Neelapu also explained that γδ T cells are a preferential home to tissue, and higher levels were observed in the breast, gastrointestinal, lung, skin, bone marrow, and liver tissue/blood compared with peripheral blood. Following the presentation, John Koreth, MBBS, DPhil, of Dana-Farber Cancer Institute in Boston, Massachusetts, asked about the durability of the allogeneic cells of ADI-001.
“It’s important to remember γδ T cells are preferentially home to tissues, so we don’t know how well peripheral blood represents persistence with [ADI-001]. That is something that needs to be assessed in the future,” Neelapu said.
Enrollment for the trial is currently ongoing to provide additional data on durability and further support the RP2D.

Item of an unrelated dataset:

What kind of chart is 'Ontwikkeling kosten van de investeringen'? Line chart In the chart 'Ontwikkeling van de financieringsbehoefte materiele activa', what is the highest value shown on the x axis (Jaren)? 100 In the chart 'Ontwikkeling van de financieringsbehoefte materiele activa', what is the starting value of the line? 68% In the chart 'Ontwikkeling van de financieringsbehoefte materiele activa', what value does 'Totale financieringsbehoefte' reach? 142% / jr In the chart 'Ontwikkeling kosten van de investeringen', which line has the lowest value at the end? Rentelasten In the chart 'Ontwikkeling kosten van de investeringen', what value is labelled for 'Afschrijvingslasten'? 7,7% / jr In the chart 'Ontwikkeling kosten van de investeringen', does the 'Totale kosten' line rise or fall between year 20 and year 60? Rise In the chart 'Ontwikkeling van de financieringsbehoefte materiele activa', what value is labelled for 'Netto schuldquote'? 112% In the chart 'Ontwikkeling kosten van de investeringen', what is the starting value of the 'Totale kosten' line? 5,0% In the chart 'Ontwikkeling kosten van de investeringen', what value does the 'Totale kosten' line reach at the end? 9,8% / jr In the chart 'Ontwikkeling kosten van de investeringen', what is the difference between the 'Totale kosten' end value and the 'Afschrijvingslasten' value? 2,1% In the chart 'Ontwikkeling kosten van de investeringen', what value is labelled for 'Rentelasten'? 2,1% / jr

Editor’s Note: Dr Neelapu reports patents and royalties from Takeda; consultancy for Kite, Merck, Novartis, Allogene, A Cell Medica/Kuur/Athenex, Incyte, Precision Bio, Legend Biotech, Adicet Bio, Unum Therapeutics, Bluebird Bio, Medscape, Aptitude Health, Bio Ascend, MJH Life Sciences, Sellas Life Sciences, Fosun Kite, Sana Biotechnology, Caribou, Astellas Pharma, and Morphosys; grants and research funding from Kite, Merck, BMS, Allogene, Precision Bio, Adicet Bio, Unum Therapeutics, Poseida, and Cellectis; honoraria and personal fees from Kite, Merck, BMS, Novartis, Allogene, Precision Bio, Adicet Bio, Bluebird, Medscape, Aptitude Health, Bio Ascend, MJH Life Sciences, Sellas Life Sciences, Fosun Kite, Sana Biotechnology, Caribou, Astellas Pharma, and Morphosys; and individual stocks in Longbow Immunotherapy.